## Begin Records for the exercise

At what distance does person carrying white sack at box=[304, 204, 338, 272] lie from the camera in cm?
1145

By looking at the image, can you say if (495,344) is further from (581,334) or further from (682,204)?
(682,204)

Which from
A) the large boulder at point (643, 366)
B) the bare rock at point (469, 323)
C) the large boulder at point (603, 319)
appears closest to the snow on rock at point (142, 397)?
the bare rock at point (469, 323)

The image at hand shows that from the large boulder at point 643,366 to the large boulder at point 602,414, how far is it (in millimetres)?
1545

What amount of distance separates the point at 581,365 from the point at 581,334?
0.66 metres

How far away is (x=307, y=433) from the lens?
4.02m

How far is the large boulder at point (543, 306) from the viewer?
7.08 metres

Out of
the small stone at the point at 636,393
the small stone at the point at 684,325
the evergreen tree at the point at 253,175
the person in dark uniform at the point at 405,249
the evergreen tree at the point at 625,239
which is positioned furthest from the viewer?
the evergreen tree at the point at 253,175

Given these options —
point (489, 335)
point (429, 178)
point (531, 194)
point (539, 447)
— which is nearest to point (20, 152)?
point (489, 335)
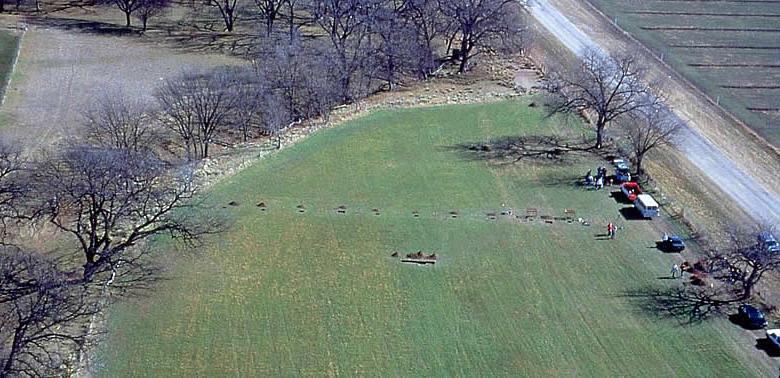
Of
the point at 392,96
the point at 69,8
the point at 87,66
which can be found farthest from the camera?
the point at 69,8

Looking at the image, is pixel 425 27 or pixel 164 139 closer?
pixel 164 139

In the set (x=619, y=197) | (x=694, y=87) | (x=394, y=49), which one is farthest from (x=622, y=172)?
(x=394, y=49)

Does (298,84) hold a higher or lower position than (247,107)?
higher

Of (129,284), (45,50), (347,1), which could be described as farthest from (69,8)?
(129,284)

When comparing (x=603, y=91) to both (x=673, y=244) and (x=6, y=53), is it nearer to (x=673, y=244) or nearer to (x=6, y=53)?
(x=673, y=244)

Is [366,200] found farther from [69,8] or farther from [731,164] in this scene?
[69,8]

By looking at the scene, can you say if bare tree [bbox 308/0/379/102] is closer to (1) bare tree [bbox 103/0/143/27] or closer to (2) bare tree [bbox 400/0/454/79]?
(2) bare tree [bbox 400/0/454/79]

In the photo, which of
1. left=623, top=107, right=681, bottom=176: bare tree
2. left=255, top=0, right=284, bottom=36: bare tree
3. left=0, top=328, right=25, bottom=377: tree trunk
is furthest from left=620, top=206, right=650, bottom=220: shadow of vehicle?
left=255, top=0, right=284, bottom=36: bare tree
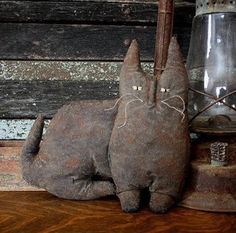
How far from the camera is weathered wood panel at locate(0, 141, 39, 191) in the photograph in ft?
4.10

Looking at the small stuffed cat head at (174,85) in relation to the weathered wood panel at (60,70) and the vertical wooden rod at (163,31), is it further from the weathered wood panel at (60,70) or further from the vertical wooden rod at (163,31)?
the weathered wood panel at (60,70)

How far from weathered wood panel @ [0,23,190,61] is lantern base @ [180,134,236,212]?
48cm

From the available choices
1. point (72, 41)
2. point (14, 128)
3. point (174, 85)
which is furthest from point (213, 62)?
point (14, 128)

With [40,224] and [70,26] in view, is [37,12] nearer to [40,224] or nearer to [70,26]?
[70,26]

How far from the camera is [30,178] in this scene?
3.41 ft

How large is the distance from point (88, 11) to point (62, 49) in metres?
0.13

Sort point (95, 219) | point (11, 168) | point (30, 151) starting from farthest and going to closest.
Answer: point (11, 168)
point (30, 151)
point (95, 219)

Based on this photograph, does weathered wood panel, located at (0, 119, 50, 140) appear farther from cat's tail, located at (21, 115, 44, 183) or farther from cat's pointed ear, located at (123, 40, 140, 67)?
cat's pointed ear, located at (123, 40, 140, 67)

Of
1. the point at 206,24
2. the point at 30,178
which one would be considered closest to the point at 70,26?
the point at 206,24

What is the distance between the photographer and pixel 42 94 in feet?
4.47

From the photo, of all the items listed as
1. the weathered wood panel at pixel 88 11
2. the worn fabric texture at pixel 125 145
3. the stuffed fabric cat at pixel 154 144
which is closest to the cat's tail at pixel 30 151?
the worn fabric texture at pixel 125 145

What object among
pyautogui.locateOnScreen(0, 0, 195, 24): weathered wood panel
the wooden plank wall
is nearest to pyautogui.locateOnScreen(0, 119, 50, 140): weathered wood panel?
the wooden plank wall

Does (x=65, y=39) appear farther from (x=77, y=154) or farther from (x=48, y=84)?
(x=77, y=154)

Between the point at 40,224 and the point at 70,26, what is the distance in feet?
2.17
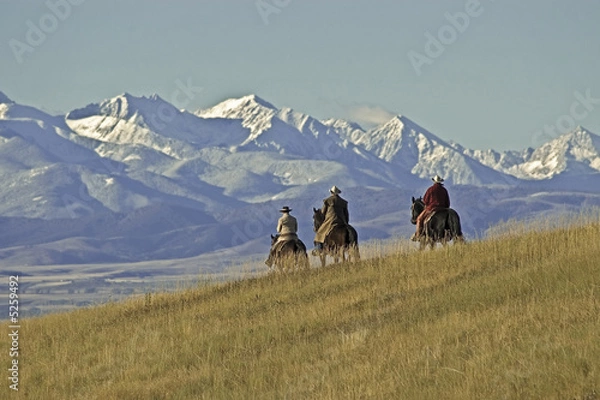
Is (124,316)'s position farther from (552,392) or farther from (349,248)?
(552,392)

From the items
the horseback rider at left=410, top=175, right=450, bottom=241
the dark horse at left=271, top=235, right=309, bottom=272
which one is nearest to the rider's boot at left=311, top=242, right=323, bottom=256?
the dark horse at left=271, top=235, right=309, bottom=272

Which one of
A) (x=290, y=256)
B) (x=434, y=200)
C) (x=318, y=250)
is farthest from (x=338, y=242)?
(x=434, y=200)

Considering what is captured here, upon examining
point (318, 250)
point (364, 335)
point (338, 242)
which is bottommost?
point (364, 335)

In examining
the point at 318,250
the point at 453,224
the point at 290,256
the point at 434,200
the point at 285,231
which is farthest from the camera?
the point at 285,231

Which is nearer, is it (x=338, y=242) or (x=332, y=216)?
(x=338, y=242)

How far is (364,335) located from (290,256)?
1225 cm

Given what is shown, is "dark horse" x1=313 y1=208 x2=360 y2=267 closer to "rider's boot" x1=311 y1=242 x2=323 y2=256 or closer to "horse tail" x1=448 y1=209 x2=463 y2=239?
"rider's boot" x1=311 y1=242 x2=323 y2=256

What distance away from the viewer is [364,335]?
17.5m

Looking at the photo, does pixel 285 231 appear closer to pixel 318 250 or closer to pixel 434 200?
pixel 318 250

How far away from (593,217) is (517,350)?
40.6 feet

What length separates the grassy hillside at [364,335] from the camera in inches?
556

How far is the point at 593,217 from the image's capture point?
26297 millimetres

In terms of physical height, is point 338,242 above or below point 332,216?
below

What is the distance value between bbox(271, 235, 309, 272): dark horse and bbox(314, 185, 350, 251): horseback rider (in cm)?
50
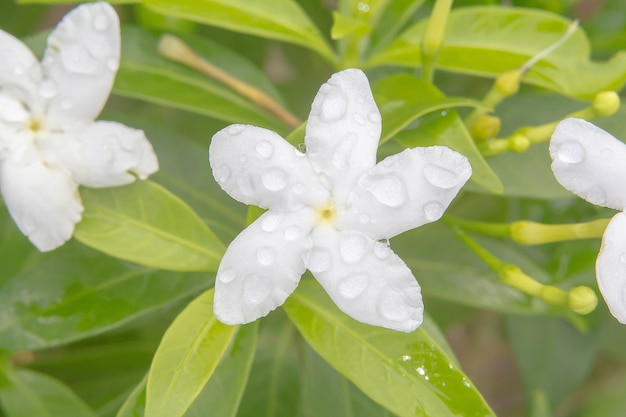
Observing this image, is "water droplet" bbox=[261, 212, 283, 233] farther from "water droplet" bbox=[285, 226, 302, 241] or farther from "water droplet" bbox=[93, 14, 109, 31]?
"water droplet" bbox=[93, 14, 109, 31]

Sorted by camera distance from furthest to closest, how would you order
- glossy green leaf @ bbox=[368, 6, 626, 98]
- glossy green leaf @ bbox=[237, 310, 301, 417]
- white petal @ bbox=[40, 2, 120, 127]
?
glossy green leaf @ bbox=[237, 310, 301, 417], glossy green leaf @ bbox=[368, 6, 626, 98], white petal @ bbox=[40, 2, 120, 127]

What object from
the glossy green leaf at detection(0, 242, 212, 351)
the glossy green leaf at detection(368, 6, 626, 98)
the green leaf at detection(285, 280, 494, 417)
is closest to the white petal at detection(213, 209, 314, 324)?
the green leaf at detection(285, 280, 494, 417)

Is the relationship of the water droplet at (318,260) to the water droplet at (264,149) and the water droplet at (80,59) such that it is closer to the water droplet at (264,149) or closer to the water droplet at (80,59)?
the water droplet at (264,149)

## End Records for the exercise

Write out again, exactly, the lines from the one holding "Sorted by camera" through the end of the listing, with both ends included.

Sorted by camera distance from furthest to closest, how would you order
- glossy green leaf @ bbox=[368, 6, 626, 98]
- glossy green leaf @ bbox=[237, 310, 301, 417]
- white petal @ bbox=[40, 2, 120, 127]
?
glossy green leaf @ bbox=[237, 310, 301, 417], glossy green leaf @ bbox=[368, 6, 626, 98], white petal @ bbox=[40, 2, 120, 127]

What object from
the glossy green leaf at detection(0, 242, 212, 351)
the glossy green leaf at detection(368, 6, 626, 98)
the green leaf at detection(285, 280, 494, 417)
is closest to the white petal at detection(213, 209, 314, 324)?
the green leaf at detection(285, 280, 494, 417)

Is the relationship of the water droplet at (318,260) to the water droplet at (264,149) and the water droplet at (80,59) such that it is closer to the water droplet at (264,149) or closer to the water droplet at (80,59)?
the water droplet at (264,149)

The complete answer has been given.